Что Кир любил работу, я знала всегда, любил самозабвенно, вдохновенно, вот только никогда не замечала его меркантильных желаний. В плане карьеры — не могу спорить, да, он стремился подняться на ступеньку выше, я бы назвала такое желание здоровым карьеризмом. Да и кто из солдат не мечтает стать генералом?

А, может, просто не хотела замечать очевидного? И на кону у Кира не желание повысить самооценку и навести в подразделении порядок, а стремление повелевать подчинёнными, командовать ими, унижать неугодных и младших по должности?

Что я знала о службе Кира? Так единичные факты. Слышала какие-то обрывки телефонных фраз и почти не общалась с его сослуживцами.

В последнее время они вообще перестали ему звонить, даже не поздравляли с Новым годом. Теперь понятно почему. Он просто от них отдалился. Как же! Будущий начальник им не пара — знайте своё ничтожное место, мерзкие рабы!

Но обиднее всего было оттого, что у Кира действительно была любовница, не зря я подозревала Огурцову — всё так и получилось.

Ну что ж, можно похвалить себя за проницательность, за то, что научилась хорошо разбираться в людях. Всё-таки творческие люди видят и замечают многое из того, на что другие не обращают внимания.

А Киру можно позавидовать — такой харизматичный, самоуверенный индивид с незамутнённым сознанием и самоочищающейся совестью.

Действительно, мне бы так: увидела самца, завела с ним отношения, чтобы периодично сбрасывать напряжение, а иногда беседовать о светлом, добром и прекрасном, с мужем-то о картинах-спектаклях-фильмах точно не поговоришь.

А что?

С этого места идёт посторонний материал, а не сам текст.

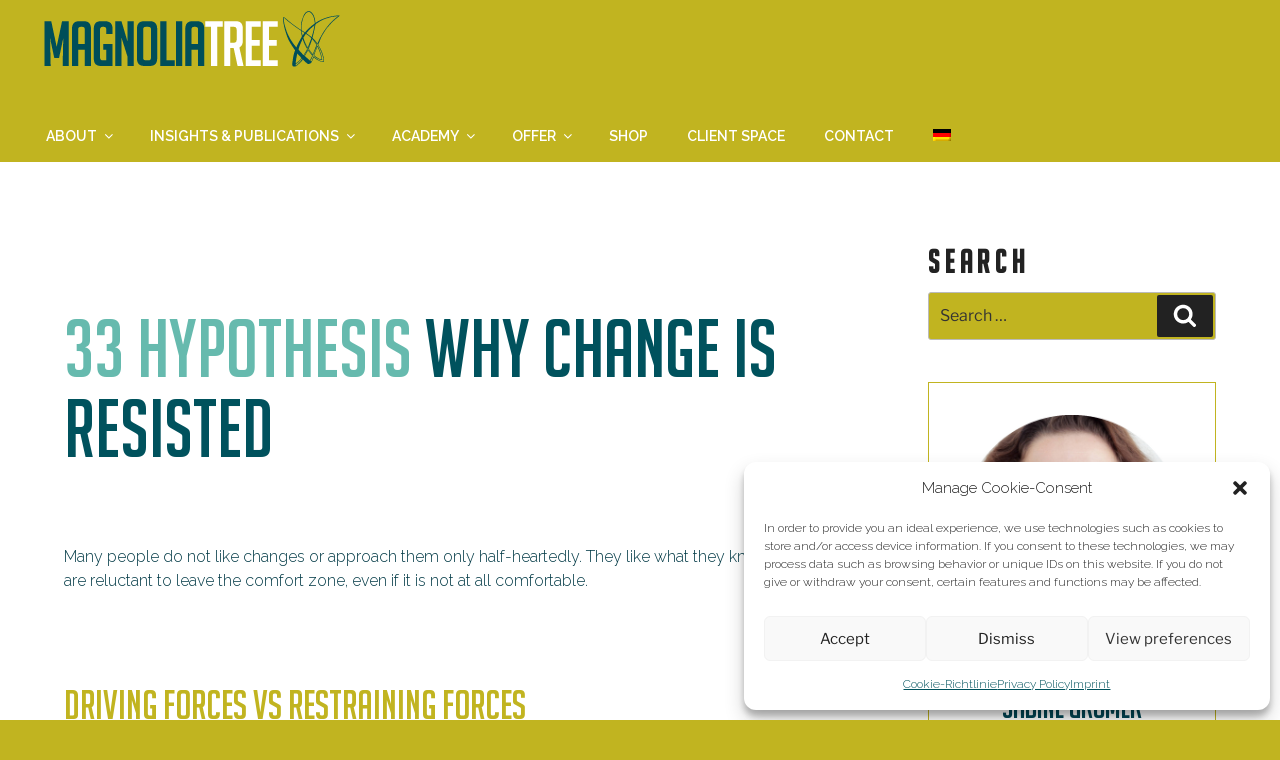

--- FILE ---
content_type: text/css
request_url: https://magnoliatree.org/wp-content/themes/twentyseventeen-child/style.css?ver=6.8.3
body_size: 375
content:
/*
 Theme Name:     Twenty Seventeen Child Theme
 Theme URI:      http://hyperlinkcode.com/blog/twenty-seventeen-child-theme/
 Description:    A bare-bones child theme for use with WordPress Twenty Seventeen Theme.
 Author:         Edward Zivkovic / Heidi Bellio
 Author URI:     
 Template:       twentyseventeen
 Version:        1.0.0
*/
 
/* Add Custom CSS after this line */



/*
 Theme Name:     Twenty Seventeen Child Theme
 Theme URI:      http://hyperlinkcode.com/blog/twenty-seventeen-child-theme/
 Description:    A bare-bones child theme for use with WordPress Twenty Seventeen Theme.
 Author:         Edward Zivkovic / Heidi Bellio
 Author URI:     
 Template:       twentyseventeen
 Version:        1.0.0
*/
 
/* Add Custom CSS after this line */


@font-face {
    font-family: 'BigNoodleTitling';
    src: url('schriften/BigNoodleTitling.eot');
    src: url('schriften/BigNoodleTitling.eot?#iefix') format('embedded-opentype'),
        url('schriften/BigNoodleTitling.woff2') format('woff2'),
        url('schriften/BigNoodleTitling.woff') format('woff'),
        url('schriften/big_noodle_titling.ttf') format('truetype'),
        url('schriften/BigNoodleTitling.svg#BigNoodleTitling') format('svg');
    font-weight: normal;
    font-style: normal;
}

body {
  font-family: 'Raleway', sans-serif;
}

h1, h2, h3, h4 {
  font-family: 'BigNoodleTitling', Fallback, sans-serif;
}

/* Other Sample Code */

.warning {
	color: red;
}
.shadow {
	box-shadow: 0 8px 8px -6px #333;
}
/* Remove meta data */
.site-info, .entry-meta .byline, .entry-meta .cat-links, .entry-meta .posted-on {
	display:none;
}


.entry-content .wp-block-media-text__content p {
	margin-left:0;

/* linked images */
    
.entry-content figure a:focus, .entry-content figure a:hover, .entry-content .wp-block-coblocks-icon a:hover {
	background: none;
}
        
.entry-content a img, 
.comment-content a img, 
.widget a img, 
.entry-content a:hover img, 
.comment-content a:hover img, 
.widget a:hover img, 
.panel-content a:hover img {
  -webkit-box-shadow: 0 0 0 0 none; 
    box-shadow: none;
    text-decoration: none;
}
    
.single-featured-image-header {
    margin-top: 0.5em;
}

.panel-image {
    background-attachment: initial;
}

Думать не надо, анализировать тоже, р-раз, получила удовольствие — и пошла домой, не устраивая анализа, не рефлексируя, не мучаясь угрызениями совести. Хорошо! Просто отлично!

Часа через два таких рассуждений, я чувствовала себя совершенно опустошенной и полумёртвой.

«Надо залезть в душ и смыть с себя этот страшный вечер», — приказала себе.

И там, в душе, позволила себе наконец поплакать, сначала тихо, в кулачок, потом надрывно и тяжело, со стонами — в полотенце, чтобы спящий Стёпа ничего не услышал.

Эти рыдания довели меня до полного изнеможения, я, спотыкаясь, добрела в темноте до своей кровати и присела, бросив короткий взгляд на Стёпу: снова раскрылся. Подоткнула под него одеяло и решила, что бы ни случилось, никогда от малышей не откажусь! Никогда! Не дадут усыновление, вымолю опеку.

Когда на экране смартфона высветилось 3:40, послала к чёрту и Кира, и его мамзельку, забывшись беспокойным сном.

Но даже в нём я в незнакомом холодном помещении вынимала вещи из дорожной сумки, понимая, что придётся не только их аккуратно раскладывать, но и жизнь разбирать по полочкам, приводить её в порядок.

* * *

Утром пошёл густой снег, в мерцающем свете фонарей снежинки казались бесформенными крупными пятнами, которые кружились медленно, бесшумно и отливали то серебром, то золотом.

Я, стоя у панорамного окна, присматривалась к этим пятнам, надеясь разглядеть необычную конфигурацию снежинок, ибо одинаковых, говорят, не существует, но вместо них видела просто точки, точки, точки.

Жирные точки, как в моём затянувшемся и бессмысленном браке. Я решила, не буду ждать, пока Кир сам объявит о решении оставить меня. Завтра же по приезде в Наукоград подам заявление в ЗАГС.

Ничего, разведут быстро, в течение пары недель точно. Думаю, муж против не будет. И пусть не беспокоится, жаловаться на его измены не пойду. Развод и точка, больше никаких запятых.

Так рассуждая, я натянула на себя чёрную юбку, белую блузку и подошла к огромному зеркалу, висящему у входной двери. А ничего так вид: торжественный и важный, совсем не скажешь, что спала всего-то три часа. Мама бы вздохнула, глядя на меня: «Это свойство молодости быстро восстанавливаться, в наши годы так не получается».

Вот кому-кому, а родителям я не знала, как объяснить своё решение, чтобы они излишне не волновались. А сказать нужно, желательно до того, как подам на развод, иначе обидятся, что не посоветовалась.